Mit dem Therapie-Kompass wurde ein Instrument erarbeitet, das sowohl Ärztinnen und Ärzten als auch Betroffenen Hilfestellung beider Behandlung von Long COVID-assoziierten Symptomen leisten soll. Es bietet Ärztinnen und Ärzten eine Übersicht über geeignete Wirkstoffe und Wirkstoffgruppen zur Behandlung der zwölf häufigsten Symptomkomplexe von Long COVID, darunter

  • Angst-, Spannungs- und Erregungszustände

  • Asthma bronchiale /COPD / bronchiale Hyperreagibilität

  • Autoimmunerkrankungen (schwerer Verlauf)

  • Depression (ICD-10 F-32, F33)

  • Herzinsuffizienz, chronisch

  • Hypercholesterinanämie

  • Hypertonie, artiell

  • Hypotonie, artiell

  • Hypotonie, orthostatisch

  • Immunreaktion, überschießend

  • Schlafstörungen

  • Schmerzen

  • Tachykardie (supraventrikulär)

Wie wurden die Empfehlungen entwickelt?

Um die Versorgungssituation für Long COVID-Patientinnen und -Patienten zu verbessern, hat das Bundesministerium für Gesundheit (BMG) im Juli 2023 die BMG-Initiative Long COVID ins Leben gerufen und die Expertengruppe Long COVID Off-Label-Use eingerichtet. Deren Mitglieder erhielten den Auftrag, eine Liste von Arzneimitteln zu erarbeiten, welche - basierend auf aktuellen Leitlinien und der klinischen Erfahrung der beteiligten Expertinnen und Experten - für Long COVID-Patienten auch außerhalb der Zulassung (off-label) verordnet und erstattet werden können. Die Ergebnisse wurden im Therapie-Kompass zusammengefasst.

Welchen Nutzen hat der Therapiekompass für Ärzte?

Der Therapie-Kompass enthält u.a. konkrete Dosierungsempfehlungen sowie Hinweise der Expertengruppe, zum Teil mit Verweisen auf die aktuellen Leitlinien.
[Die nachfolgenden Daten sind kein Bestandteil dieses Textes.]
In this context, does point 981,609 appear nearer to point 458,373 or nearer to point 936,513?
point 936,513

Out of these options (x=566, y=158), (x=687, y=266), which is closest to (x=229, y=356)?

Die empfohlenen Arzneimittel sind im Rahmen ihrer zugelassenen Anwendungsgebiete verordnungsfähig und können unter Beachtung des Wirtschaftlichkeitsgebots und der Vorgaben der Arzneimittel-Richtlinie zu Lasten der GKV verschrieben werden. Ziel ist eine evidenzbasierende Orientierungshilfe für die Therapie von Long COVID, auch wenn die Studienlage noch stark ausbaufähig ist.

Welche Wirkstoffe wurden bewertet?

  • Antidepressiva (Amitriptylin, Bupropion, Doxepin, Duloxetin, Mirtazapin, Sertralin,Vortioxetin)

  • Aripiprazol

  • Betablocker

  • Glukokortikoide

  • Ivabradin

  • Metformin

  • Midodrin

  • Naltrexon

  • Nirmatrelvir / Ritonavir

  • Pyridostigmin

  • Statine

Therapie-Kompass für Long COVID: kostenloser Download

Das Dokument steht als kostenloser Download auf der Website des Bundesinstituts für Arzneimittel und Medizinprodukte zur Verfügung.

Bitte beachten: Die Empfehlungen des Therapie-Kompass beziehen sich auf Erwachsene. Für Kinder und Jugendliche mit Long COVID wurden eigene Empfehlungen formuliert. Bei komplexen Krankheitsverläufen wird die Überweisung von Patientinnen und Patienten an spezialisierte Long-COVID-Ambulanzen empfohlen. Um den Therapie-Kompass kontinuierlich zu verbessern, werden Praxen außerdem um Rückmeldungen zu ihren Erfahrungen mit der Betreuung von Long COVID Patenten gebeten.